### Document extract
On June 7, 2021, the FDA gave accelerated approval to aducanumab under the name Aduhelm, which proved to be controversial. The drug was priced at $56,000 US dollars per year but it is not covered by many insurers as they wait for further proof that the drug is effective. Also the US Government will not subsidise it outside clinical trials. According to the Food and Treatment Administration's website, the drug is proven to reduce amyloid-beta plaques in the brain, which is likely to benefit patients. The FDA has stated that if the post-approval trial does not indicate that Aduhelm works, the drug may be taken out of the market.

Bioverativ
In May 2016, the company announced that it would spin off its hemophilia drug business (Eloctate and Alprolix) into a public company. In August, the company announced that the spun off company would be called Bioverativ, in order to show heritage with Biogen. The company would trade on the NASDAQ exchange under the ticker symbol BIVV and would look to be spun off in early 2017. Bioverativ was acquired by Sanofi in 2018.

Acquisition history
The following is an illustration of the company's major mergers and acquisitions and historical predecessors (this is not a comprehensive list):

COVID-19 pandemic 

On March 5, 2020, Biogen reported that three individuals who met with their employees at a conference in Boston had tested positive for COVID-19 the previous week. On March 6, public health officials reported five new cases associated with the Biogen leadership meeting and by March 9, Massachusetts health officials had announced 30 new presumptive COVID-19 cases, all connected to the Biogen conference. Researchers first estimated that the conference would be linked to over 20,000 of the state's coronavirus cases. Researchers later estimated that up to 300,000 cases worldwide had been caused by the Biogen conference, including 1.6% of all U.S. cases of the coronavirus.

### Directions
1. Using the text about Biogen, decide whether each statement agrees with it: (a) Aduhelm was priced at $56,000 per year; (b) Bioverativ was to trade on the New York Stock Exchange; (c) Sanofi acquired Bioverativ in 2018. Answer yes or no for each and quote the words from the text that decide it.
2. List every drug name that appears in the text about Biogen.

Dataset entries:
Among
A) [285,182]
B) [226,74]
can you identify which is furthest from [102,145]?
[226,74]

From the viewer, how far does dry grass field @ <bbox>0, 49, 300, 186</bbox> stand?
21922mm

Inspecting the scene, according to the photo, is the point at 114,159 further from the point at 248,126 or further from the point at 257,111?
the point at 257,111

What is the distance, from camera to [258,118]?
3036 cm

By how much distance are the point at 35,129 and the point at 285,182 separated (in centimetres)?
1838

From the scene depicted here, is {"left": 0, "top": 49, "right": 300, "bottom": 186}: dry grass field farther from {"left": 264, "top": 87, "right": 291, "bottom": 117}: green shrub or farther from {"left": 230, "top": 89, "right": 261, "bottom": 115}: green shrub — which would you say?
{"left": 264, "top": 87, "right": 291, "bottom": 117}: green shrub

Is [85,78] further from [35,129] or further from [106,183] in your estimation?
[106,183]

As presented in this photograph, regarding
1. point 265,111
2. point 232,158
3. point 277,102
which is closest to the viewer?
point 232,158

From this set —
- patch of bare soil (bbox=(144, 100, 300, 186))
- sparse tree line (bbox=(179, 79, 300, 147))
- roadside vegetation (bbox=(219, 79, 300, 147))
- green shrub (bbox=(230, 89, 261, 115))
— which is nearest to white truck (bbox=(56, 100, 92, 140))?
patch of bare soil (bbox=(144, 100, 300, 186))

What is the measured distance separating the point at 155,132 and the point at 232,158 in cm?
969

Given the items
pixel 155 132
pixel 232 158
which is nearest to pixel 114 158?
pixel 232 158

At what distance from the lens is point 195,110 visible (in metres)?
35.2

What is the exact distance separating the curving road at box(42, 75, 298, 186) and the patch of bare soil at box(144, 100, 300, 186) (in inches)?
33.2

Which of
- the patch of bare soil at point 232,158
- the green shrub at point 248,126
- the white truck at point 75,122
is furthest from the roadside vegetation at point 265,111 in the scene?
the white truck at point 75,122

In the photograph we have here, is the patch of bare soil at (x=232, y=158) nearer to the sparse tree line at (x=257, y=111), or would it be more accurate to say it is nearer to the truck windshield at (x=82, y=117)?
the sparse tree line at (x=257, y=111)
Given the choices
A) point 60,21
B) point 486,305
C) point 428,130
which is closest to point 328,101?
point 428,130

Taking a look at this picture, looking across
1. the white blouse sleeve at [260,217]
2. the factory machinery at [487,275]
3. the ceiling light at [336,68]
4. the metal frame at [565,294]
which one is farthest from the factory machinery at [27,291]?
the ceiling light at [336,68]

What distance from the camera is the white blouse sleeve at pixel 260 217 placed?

---

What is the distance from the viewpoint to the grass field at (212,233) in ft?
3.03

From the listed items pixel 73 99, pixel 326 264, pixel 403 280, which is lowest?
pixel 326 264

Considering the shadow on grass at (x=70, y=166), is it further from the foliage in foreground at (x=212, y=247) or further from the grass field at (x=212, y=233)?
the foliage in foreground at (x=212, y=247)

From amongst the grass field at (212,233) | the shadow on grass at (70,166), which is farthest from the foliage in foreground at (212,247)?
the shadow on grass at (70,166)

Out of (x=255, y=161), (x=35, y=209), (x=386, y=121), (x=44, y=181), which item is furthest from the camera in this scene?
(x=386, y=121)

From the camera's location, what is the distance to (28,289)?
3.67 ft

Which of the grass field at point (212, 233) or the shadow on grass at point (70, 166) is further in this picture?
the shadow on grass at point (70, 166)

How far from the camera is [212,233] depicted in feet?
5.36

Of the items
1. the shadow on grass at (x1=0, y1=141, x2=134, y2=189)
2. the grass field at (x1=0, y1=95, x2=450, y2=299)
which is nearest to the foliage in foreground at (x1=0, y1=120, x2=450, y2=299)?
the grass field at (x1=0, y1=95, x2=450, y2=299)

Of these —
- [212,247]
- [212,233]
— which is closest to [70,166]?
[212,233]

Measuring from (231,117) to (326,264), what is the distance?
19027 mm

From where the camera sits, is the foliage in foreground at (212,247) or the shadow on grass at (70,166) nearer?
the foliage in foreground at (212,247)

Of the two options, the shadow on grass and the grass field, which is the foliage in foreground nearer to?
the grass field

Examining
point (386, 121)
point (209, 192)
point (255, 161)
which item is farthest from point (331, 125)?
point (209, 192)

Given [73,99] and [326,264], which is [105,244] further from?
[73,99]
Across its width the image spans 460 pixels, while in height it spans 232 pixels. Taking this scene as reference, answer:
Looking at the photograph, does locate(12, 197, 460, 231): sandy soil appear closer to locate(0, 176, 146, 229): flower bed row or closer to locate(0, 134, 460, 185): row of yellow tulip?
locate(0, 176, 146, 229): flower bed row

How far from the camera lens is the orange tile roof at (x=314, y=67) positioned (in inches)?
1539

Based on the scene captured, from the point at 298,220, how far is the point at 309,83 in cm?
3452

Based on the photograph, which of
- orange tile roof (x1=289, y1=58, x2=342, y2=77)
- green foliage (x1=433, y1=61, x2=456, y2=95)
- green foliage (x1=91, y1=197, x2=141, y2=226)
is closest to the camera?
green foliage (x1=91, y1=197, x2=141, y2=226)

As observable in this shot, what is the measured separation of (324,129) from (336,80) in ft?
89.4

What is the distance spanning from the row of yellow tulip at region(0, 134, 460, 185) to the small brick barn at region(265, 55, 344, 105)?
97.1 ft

### Task responses
1.
(a) Yes: "The drug was priced at $56,000 US dollars per year"
(b) No: "would trade on the NASDAQ exchange under the ticker symbol BIVV"
(c) Yes: "Bioverativ was acquired by Sanofi in 2018."

2. aducanumab, Aduhelm, Eloctate, Alprolix